◆ Collected data entries
* * * * *

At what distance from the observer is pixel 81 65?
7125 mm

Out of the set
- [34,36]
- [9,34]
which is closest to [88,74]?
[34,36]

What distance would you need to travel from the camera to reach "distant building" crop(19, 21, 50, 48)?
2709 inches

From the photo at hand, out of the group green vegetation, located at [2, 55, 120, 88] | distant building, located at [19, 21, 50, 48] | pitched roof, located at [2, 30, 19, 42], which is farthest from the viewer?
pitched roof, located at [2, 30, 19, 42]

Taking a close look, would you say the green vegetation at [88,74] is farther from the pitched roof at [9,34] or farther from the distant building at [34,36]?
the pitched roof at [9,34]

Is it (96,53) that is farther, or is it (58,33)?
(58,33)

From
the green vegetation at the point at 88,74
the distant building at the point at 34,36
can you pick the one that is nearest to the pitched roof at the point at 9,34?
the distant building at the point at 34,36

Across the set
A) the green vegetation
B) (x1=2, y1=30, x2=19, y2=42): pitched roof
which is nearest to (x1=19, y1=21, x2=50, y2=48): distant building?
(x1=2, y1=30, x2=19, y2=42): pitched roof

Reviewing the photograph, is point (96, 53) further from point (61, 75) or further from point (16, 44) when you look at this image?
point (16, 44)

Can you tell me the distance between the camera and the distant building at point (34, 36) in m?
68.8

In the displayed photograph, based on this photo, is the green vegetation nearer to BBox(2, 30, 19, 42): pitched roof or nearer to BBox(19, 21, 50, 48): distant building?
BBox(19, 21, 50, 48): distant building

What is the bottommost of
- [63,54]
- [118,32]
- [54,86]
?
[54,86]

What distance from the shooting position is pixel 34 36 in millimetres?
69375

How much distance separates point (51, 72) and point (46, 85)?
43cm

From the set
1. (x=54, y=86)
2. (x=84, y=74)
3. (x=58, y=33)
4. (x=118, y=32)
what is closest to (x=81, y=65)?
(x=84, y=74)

* * * * *

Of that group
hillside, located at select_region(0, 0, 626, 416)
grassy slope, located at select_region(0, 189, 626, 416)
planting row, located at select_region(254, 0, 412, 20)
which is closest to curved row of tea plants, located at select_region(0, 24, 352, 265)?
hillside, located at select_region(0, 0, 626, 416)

* * * * *

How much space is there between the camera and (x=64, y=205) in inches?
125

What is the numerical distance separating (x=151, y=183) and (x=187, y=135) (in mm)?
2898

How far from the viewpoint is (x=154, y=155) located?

* * * * *

Retype the lines of the material from the line with "What distance would" through the line with "2709 inches", both included, and nothing else.

What distance would you need to travel from the camera to reach "distant building" crop(19, 21, 50, 48)?
2709 inches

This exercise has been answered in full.